Think about it: the people who came up with this “strategic plan” are being given the ultimate “vote of no confidence.” Their organizational structure will be largely abolished under this pending legislation. They have no interest in anything other than “scorched earth:” incinerating any chance that the agency will fare better through reconstitution and rehabilitation.

It is unfortunate that some staffers in the Newsroom have seemed to succumb to the hysteria. To outward appearances, they have made a subjective judgment that any kind of reform is bad.

To that we would respond: dysfunctional and defunct is bad. It’s the kind of “bad” that puts the agency out of existence.

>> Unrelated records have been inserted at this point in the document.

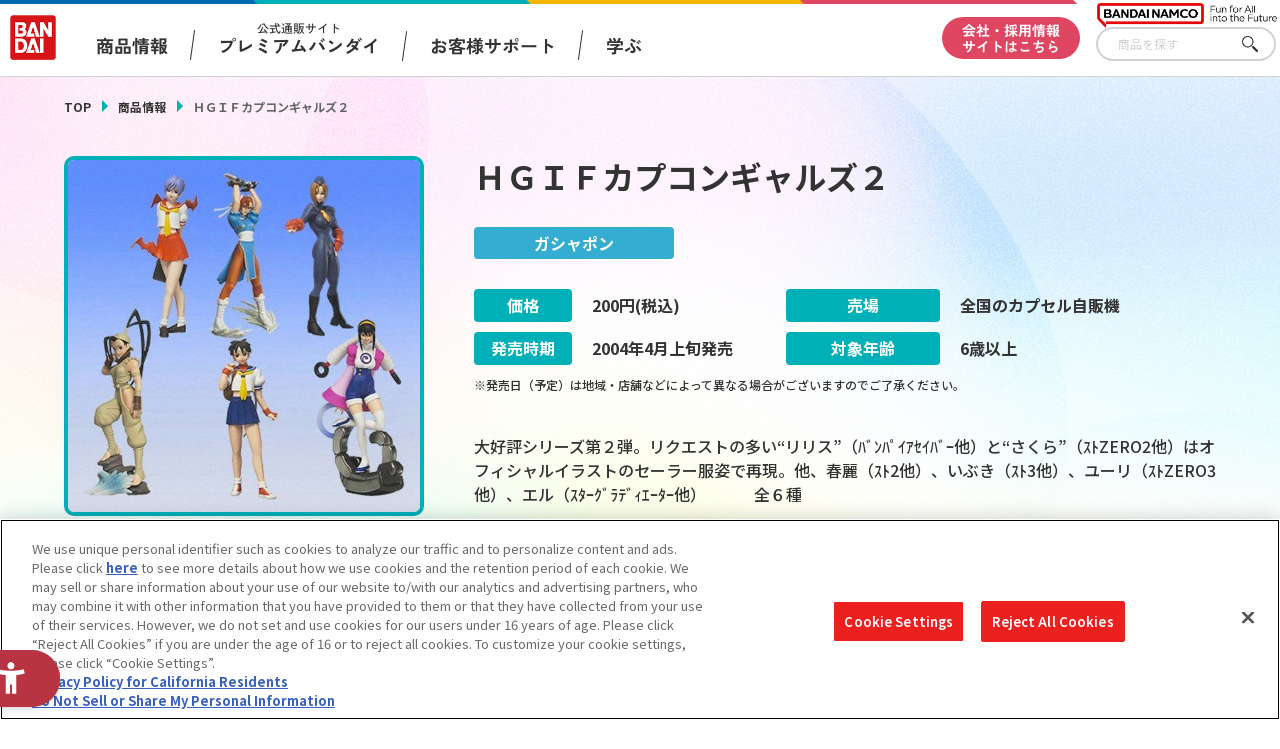

--- FILE ---
content_type: text/javascript
request_url: https://sdk.hellouniweb.com/base/widget/chunks/style-util.C__j539H.js
body_size: -50
content:
import { x as r } from "./index.Bo0B7g43.js";
const a = (t) => r`
  display: -ms-grid;
  display: grid;
  ${o(t)}
`, o = (t) => r`
  -ms-grid-columns: (1fr) [${t}];
  grid-template-columns: repeat(${t}, 1fr);
`, n = r`
  @media (prefers-reduced-motion: reduce) {
    html:focus-within {
      scroll-behavior: auto;
    }
    *,
    *::before,
    *::after {
      animation-duration: 0.01ms !important;
      animation-iteration-count: 1 !important;
      transition-duration: 0.01ms !important;
      scroll-behavior: auto !important;
    }
  }
`, e = (t) => ({
  5: "10px",
  4: "12px"
})[t.length] ?? "14px";
export {
  o as a,
  e as c,
  a as g,
  n as r
};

Congressional reform of an agency on the cusp of being rendered a total waste of American taxpayer monies cannot nearly approach the dire circumstances that make up the agency’s current operational paradigm.

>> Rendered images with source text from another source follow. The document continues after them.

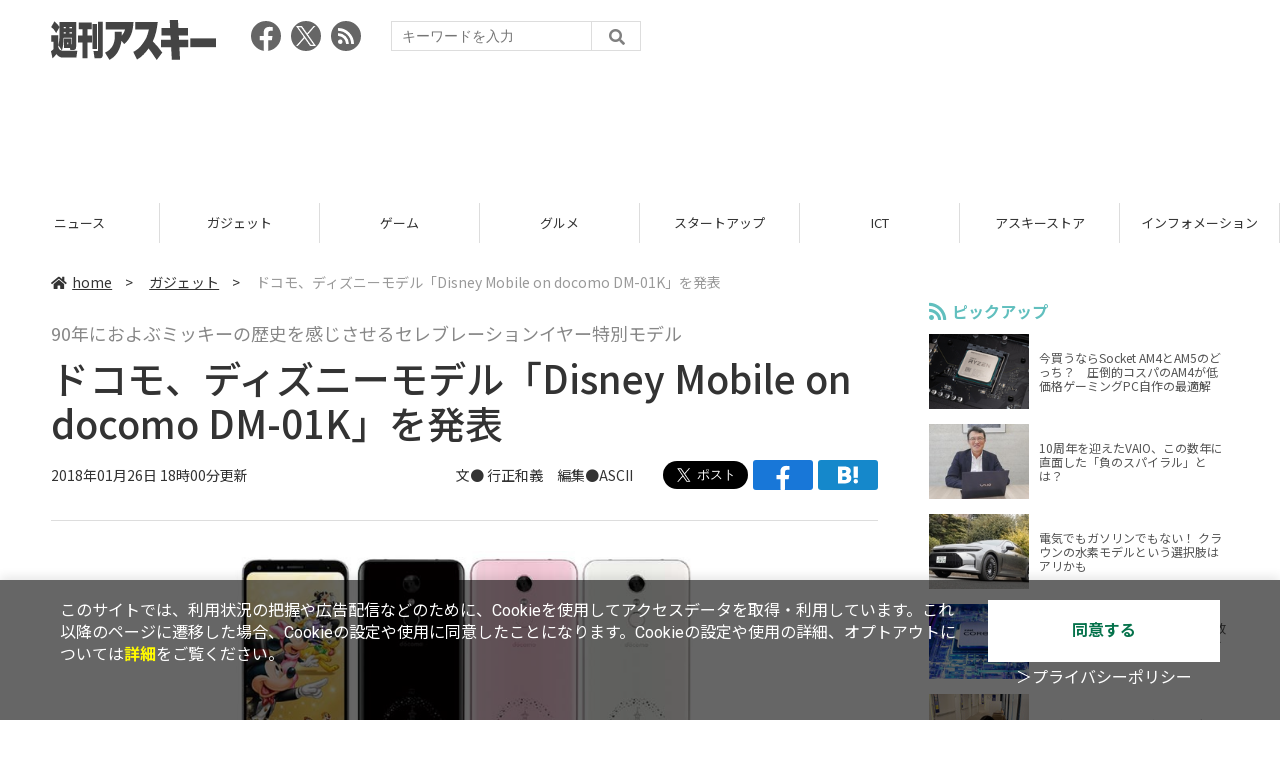

--- FILE ---
content_type: text/html; charset=utf-8
request_url: https://www.google.com/recaptcha/api2/aframe
body_size: 263
content:
<!DOCTYPE HTML><html><head><meta http-equiv="content-type" content="text/html; charset=UTF-8"></head><body><script nonce="8aSSBicenshGczSXc8rZxA">/** Anti-fraud and anti-abuse applications only. See google.com/recaptcha */ try{var clients={'sodar':'https://pagead2.googlesyndication.com/pagead/sodar?'};window.addEventListener("message",function(a){try{if(a.source===window.parent){var b=JSON.parse(a.data);var c=clients[b['id']];if(c){var d=document.createElement('img');d.src=c+b['params']+'&rc='+(localStorage.getItem("rc::a")?sessionStorage.getItem("rc::b"):"");window.document.body.appendChild(d);sessionStorage.setItem("rc::e",parseInt(sessionStorage.getItem("rc::e")||0)+1);localStorage.setItem("rc::h",'1769094696690');}}}catch(b){}});window.parent.postMessage("_grecaptcha_ready", "*");}catch(b){}</script></body></html>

If these staffers are indeed worried about “propaganda,” the first place they should be looking is within the confines of the Cohen Building: and in particular, the senior offices of the 3300 Corridor.

The IBB has been trafficking in propaganda for years: the so-called “strategic plan.”

This IBB-inspired propaganda is the basis for much of the critical analysis leveled at the agency in commentaries on the BBG Watch website.

Some staffers object to the criticisms of VOA English News failings.

 

For the record:

 

As we have stated repeatedly, we are very supportive of the staff working in difficult circumstances inside the agency. The objective point being made is the manner in which the workforce, in the Newsroom and elsewhere in the agency, is mismanaged.” In essence, the workforce is understaffed and under-resourced. As such, senior officials have set the workforce up to fail. And intentionally so. That is the criticism. And it is a legitimate criticism. Underreporting international news and events is not in the best interests of the United States. Creating the impression that the agency (its officials, not its employees) has a 9-to-5 approach to reporting international events is not in the best interests of the United States.

Another tactic as part of IBB propaganda is making it appear BBG Watch articles were the foundation for congressional action to reform the agency.

To be sure, BBG Watch and similar websites have an important media role in the overall process: providing independent and influential oversight regarding the agency’s performance.

But that oversight does not begin or stop there.

You heard it here, perhaps first: legislation of this scope relies upon a broad, divergent spectrum of analysis from both inside and outside government. At the end of the day, one of the most important sources of information on performance is the agency itself, particularly its top executives.

 

How has the agency fared on the performance spectrum?

 

Terribly.

 

  • It has earned a reputation for being dysfunctional and defunct.

 

  • It is one of the worst agencies to work for in the Federal government.

 

  • It has embraced a “strategic plan” that has been described as “being neither strategic nor a plan.”

 

  • It has unilaterally abandoned strategic audiences in China, Iran and Russia.

 

Much of the opinion on these subjects of a failed agency did not come solely from BBG Watch; and materially, much of it was established before BBG Watch arrived on the scene.

And it may surprise some people inside the Cohen Building that other Federal agencies are even more critical of the agency’s lack of mission performance than BBG Watch, which always defends the work of BBG journalists and their mission and points out that even among the management chaos, some entities, some services, and individual journalists are doing valuable work for the United States. They, of course, could do much more and much better under a reformed management structure and under better leaders.

Extraordinary measures are necessary in dealing with an agency that has “gone rogue” and chooses to remain intentionally so. The record makes clear that this situation cannot be tolerated and the agency cannot be allowed to operate without mechanisms in place to make it accountable to the American people and their elected representatives.

The employees of the agency should expect nothing less, especially if it is intended to make the agency and their service much better than what it is today.